Session 3 — Text Analytics 1: Between numbers and words

Friday 09:30 - 11:00

High Tor 2

Chair: James O'Sullivan

How not to read texts: giving context to big data

  • Iona Hine

University of Sheffield

Computational techniques enable humans to seek out patterns in collections of texts that exceed what one human can read. This permits the identification of textual and linguistic phenomena that may otherwise defy human recognition. It first requires texts in suitable digital format, texts that are “machine readable”. However, the use of the verb “read” to describe the discrete activities of human and machine can mask considerable difference between the two audiences’ needs.

Whether output as keywords-in-context, lists of associated terms, or mediated by visualisations, many of the mechanisms that make managing large language datasets possible for humans to explore simultaneously limit engagement with the words’ contexts. If words are known by the company they keep, computational resources (and perhaps the user’s patience) set unseen boundaries around the company interrogated. 

Emerging from a collaborative project that seeks to identify and trace the movement of paradigmatic terms in early modern English, this paper will consider different ways of moving from the products of machine reading to the work of human reading (and back again), weighing up their strengths and weaknesses in the context of this work.  The paper will respond to questions such as:


• What may be gained, lost, (or simply hidden) when historical texts are prepared for computational analysis? 

• What do the different audiences (computers, humanities scholars) not read?

• How can humanities scholars test claims about collections of texts that are too big to read?

• How does one systematise close reading? What checks and balances may be employed when investigating large datasets?

Reflections will be grounded in recent work with early modern English text collections, including Early English Books Online (EEBO) and Eighteenth Century Collections Online (ECCO), making reference to corpus linguistics, distributional semantics, and literary and historical studies.

Quantitative analysis and textual interpretation in Caxton

  • Rosie Shute

University of Sheffield

Is it possible to isolate the language of an individual within printed material from the fifteenth century? How can specialised digital approaches (such as vector space modelling) illuminate our understanding of a book's material production? This paper discusses the theoretical and practical challenges of compiling and interpreting quantitative data when studying the work of compositors (type-setters) working for the premier English publisher, William Caxton (c.1422—c.1491), a study that contributes to a wider scholarly debate about spelling variation in early modern English and the constraints of a compositor's work.


The data has been selected on the basis of two factors: firstly, texts for which a transcription was already in existence (courtesy of EEBO-TCP), and secondly, texts for which breaks in compositors could be determined on the basis of bibliographical evidence. For each compositorial section, a wordlist was created comprising variant spellings and their frequencies. These frequencies form vectors then used in statistical similarity testing, in order to show the similarity of spelling systems between different compositors. 


This paper discusses the processes involved in taking the results of statistical analyses and interpreting them as they apply to the text itself, which is a material artefact.
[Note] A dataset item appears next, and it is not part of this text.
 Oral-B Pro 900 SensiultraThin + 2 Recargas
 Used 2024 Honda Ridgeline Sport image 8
In doing so, I consider the challenges of extracting from a series of vectors the basis for drawing conclusions about language use. When there are myriad causes behind spelling variation, I discuss the value of statistical analysis in negotiating variation.  Finally, I consider the extent to which digital methods are viable in the pursuit of research questions such as that in this case study.
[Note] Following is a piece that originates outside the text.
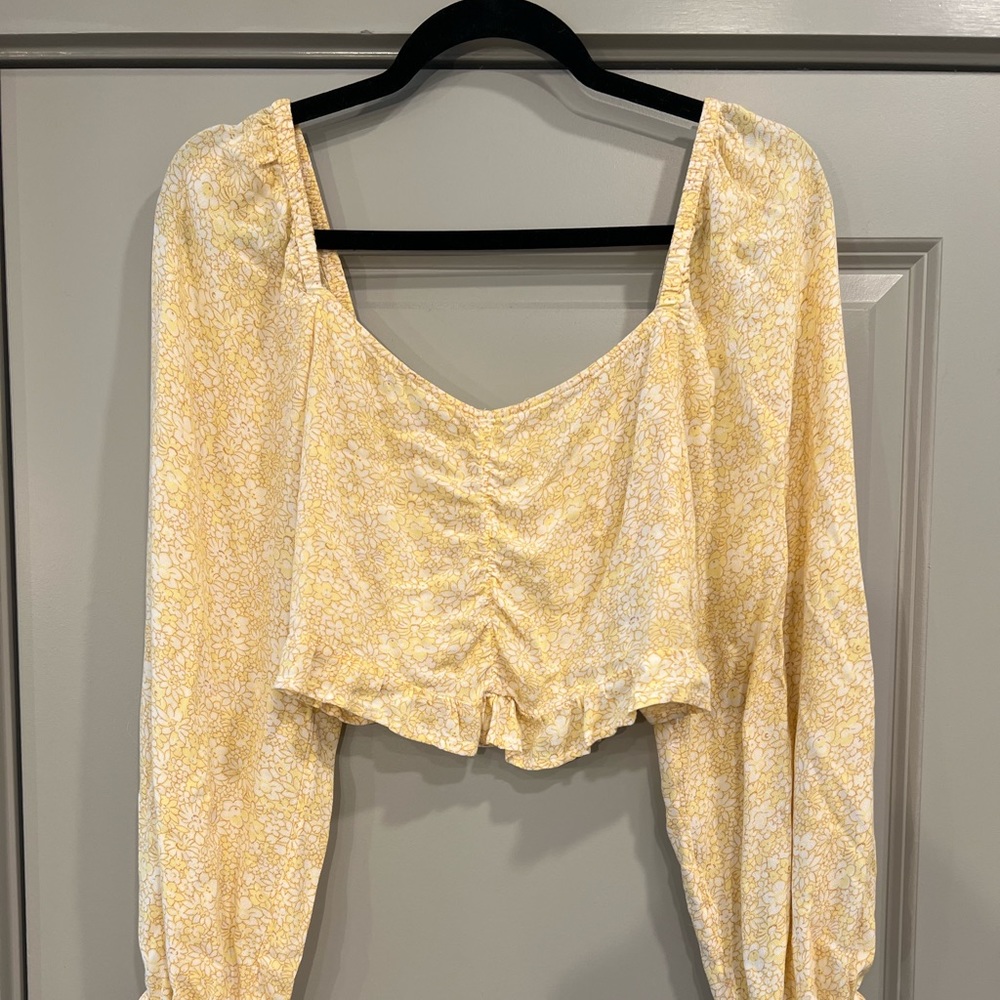 Cropped BP yellow long sleeve top. Size small. In great condition.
Comparing like with like? Tools for exploring families of corpora

  • Harri Siirtola,
  • Terttu Nevalainen,
  • Tanja Säily

The number of families of digital corpora has increased dramatically in recent years, including the extension of the Brown Corpus family over time and assembling an International Corpus of English (ICE). Access to such structurally comparable materials is indeed a prerequisite for the study of linguistic change and regional variation in a global language like English.


Using the same sampling frame optimizes corpus comparisons over time and space. However, past research has shown that genre comparability is not necessarily easy to achieve, and even the “same” genres can vary considerably. The aim of our paper is not to evaluate the reasons behind this variation but rather to provide tools for exploring the matchingness of corpora and spotting such differences.


One way of comparing corpora is keyword analysis. As a complementary approach, we introduce a new version of our easy-to-use interactive visualization tool, Text Variation Explorer (TVE). TVE includes three helpful diagnostics for genre variation: type/token ratio, average word length, and the proportion of hapax legomena. Furthermore, TVE can cluster text samples according to a user-given set of words by applying principal component analysis. TVE 2.0 will provide enhanced access to corpus metadata, making it easy to explore variation according to social categories such as gender and social rank.

Using ICE and Brown as examples, we will show how TVE can provide a quick overview of similarities and differences across corpora, highlighting sections that require more careful analysis. Our third example showcases the new metadata features of TVE by exploring gender differences in the Corpus of Early English Correspondence (CEEC). We argue that exploratory, highly interactive techniques can usefully complement traditional statistical analysis, especially when the goal is to generate insights rather than test a well-defined hypothesis.